EGYPT: U.S experts called in to help stop Red Sea shark attacks
This article was originally on a blog post platform and may be missing photos, graphics or links. See About archive blog posts.
Egyptian authorities called in three U.S shark experts to help in the investigation of shark attacks that left one tourist dead and four others severely injured in the Red Sea resort of Sharm El Sheikh.
The decision was prompted by the death of a 70-year-old tourist from Germany, who died minutes after she was mauled by a shark on Sunday. Sharm El Sheikh is renowned for scuba diving and Red Sea reefs, which help make tourism one of the country’s most lucrative industries.
‘The American experts will form an advisory team to try to assess and advise on the best course of action following the shark attacks in areas north of Naama Bay in Sharm El Sheikh this week,’ a statement issued by the Egyptian Chamber for Diving and Water Sports read.

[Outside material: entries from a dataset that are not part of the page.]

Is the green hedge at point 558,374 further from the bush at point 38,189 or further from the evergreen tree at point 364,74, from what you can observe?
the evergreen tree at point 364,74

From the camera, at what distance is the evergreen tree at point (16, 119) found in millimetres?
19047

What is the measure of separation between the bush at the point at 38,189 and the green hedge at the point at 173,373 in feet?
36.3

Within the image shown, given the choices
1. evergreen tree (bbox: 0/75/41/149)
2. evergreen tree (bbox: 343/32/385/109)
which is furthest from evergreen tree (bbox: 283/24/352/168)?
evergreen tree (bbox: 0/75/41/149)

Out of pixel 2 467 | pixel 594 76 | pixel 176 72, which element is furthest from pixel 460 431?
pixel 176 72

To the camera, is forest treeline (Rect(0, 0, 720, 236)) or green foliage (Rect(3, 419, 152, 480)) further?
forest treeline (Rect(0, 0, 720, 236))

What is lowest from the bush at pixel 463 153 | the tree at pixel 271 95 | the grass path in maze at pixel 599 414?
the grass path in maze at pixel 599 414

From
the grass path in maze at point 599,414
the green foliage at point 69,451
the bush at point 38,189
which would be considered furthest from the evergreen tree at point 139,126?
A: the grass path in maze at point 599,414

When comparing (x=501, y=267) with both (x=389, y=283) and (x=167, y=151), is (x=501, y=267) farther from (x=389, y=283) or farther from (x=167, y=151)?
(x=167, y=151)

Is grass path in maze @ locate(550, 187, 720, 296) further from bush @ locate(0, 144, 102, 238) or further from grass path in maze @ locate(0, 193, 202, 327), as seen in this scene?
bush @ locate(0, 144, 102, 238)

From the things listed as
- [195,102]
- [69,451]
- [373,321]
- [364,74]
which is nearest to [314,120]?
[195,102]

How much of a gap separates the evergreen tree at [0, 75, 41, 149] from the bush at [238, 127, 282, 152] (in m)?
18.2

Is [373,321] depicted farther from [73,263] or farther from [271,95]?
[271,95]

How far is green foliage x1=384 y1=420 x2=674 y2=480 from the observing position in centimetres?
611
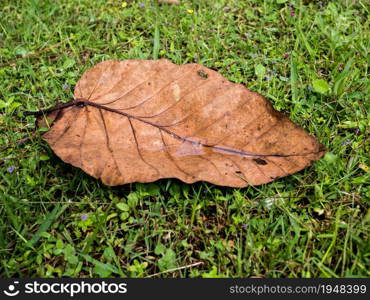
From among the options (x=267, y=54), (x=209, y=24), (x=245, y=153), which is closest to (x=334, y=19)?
(x=267, y=54)

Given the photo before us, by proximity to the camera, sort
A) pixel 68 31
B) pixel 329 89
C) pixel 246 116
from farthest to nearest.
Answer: pixel 68 31, pixel 329 89, pixel 246 116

George Burgess, the director of the Florida Program for Shark Research at the University of Florida; Marie Levine, the head of Princeton’s Shark Research Institute; and Ralph Collier of the Shark Research Committee are all expected to reach Egypt within the next two days.

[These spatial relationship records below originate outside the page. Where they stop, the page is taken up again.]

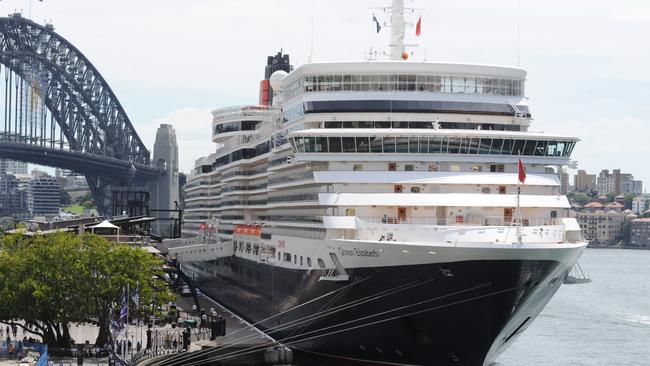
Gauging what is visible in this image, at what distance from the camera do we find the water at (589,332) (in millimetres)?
65562

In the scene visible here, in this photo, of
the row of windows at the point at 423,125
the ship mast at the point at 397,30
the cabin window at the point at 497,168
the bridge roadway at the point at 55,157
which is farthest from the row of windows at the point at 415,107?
the bridge roadway at the point at 55,157

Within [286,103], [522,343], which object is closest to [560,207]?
[286,103]

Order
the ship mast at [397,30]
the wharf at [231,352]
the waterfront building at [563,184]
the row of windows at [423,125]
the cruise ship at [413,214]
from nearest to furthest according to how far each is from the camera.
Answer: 1. the cruise ship at [413,214]
2. the row of windows at [423,125]
3. the waterfront building at [563,184]
4. the wharf at [231,352]
5. the ship mast at [397,30]

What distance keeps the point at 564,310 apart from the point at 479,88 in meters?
50.9

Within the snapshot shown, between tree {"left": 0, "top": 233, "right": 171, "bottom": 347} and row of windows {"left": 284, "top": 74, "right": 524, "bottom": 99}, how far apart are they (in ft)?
42.8

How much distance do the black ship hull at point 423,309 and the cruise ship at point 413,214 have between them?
52mm

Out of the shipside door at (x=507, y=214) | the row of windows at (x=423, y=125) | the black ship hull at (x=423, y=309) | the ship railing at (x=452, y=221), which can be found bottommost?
the black ship hull at (x=423, y=309)

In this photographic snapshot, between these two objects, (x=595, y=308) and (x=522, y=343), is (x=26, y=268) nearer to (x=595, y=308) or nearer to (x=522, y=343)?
(x=522, y=343)

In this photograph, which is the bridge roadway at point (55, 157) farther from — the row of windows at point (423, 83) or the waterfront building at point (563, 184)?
the row of windows at point (423, 83)

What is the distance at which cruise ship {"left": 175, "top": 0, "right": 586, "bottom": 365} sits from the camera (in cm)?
4200

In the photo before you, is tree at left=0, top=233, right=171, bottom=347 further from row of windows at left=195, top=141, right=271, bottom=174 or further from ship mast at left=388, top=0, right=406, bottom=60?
ship mast at left=388, top=0, right=406, bottom=60

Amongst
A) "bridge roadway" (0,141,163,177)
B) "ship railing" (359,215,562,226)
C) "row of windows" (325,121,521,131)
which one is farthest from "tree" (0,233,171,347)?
"bridge roadway" (0,141,163,177)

Egyptian officials have suspended snorkeling and most other water sports along Sharm El Sheikh’s coastal area. Tourists are allowed to swim within a limited range of their beaches, and experienced divers will be allowed into the water starting Tuesday.
Last week, a ban on swimming was imposed after three Russians and a Ukrainian diver were attacked and injured in similar incidents. Authorities announced on Friday the capture of two sharks -- an oceanic whitetip and a mako -- believed to have attacked the four divers. The swimming ban was lifted.
Despite Egypt’s effort to prevent panic, it is feared the attacks might harm tourism to the city. On Monday, the British Foreign Office warned Britons about diving off Sharm El Sheikh.
British tour operators Thomson and First Choice said they had canceled all reservations for water-based excursions until further notice. Alongside Britons, Russians and Italians make up the majority of tourists to Sharm El Sheikh.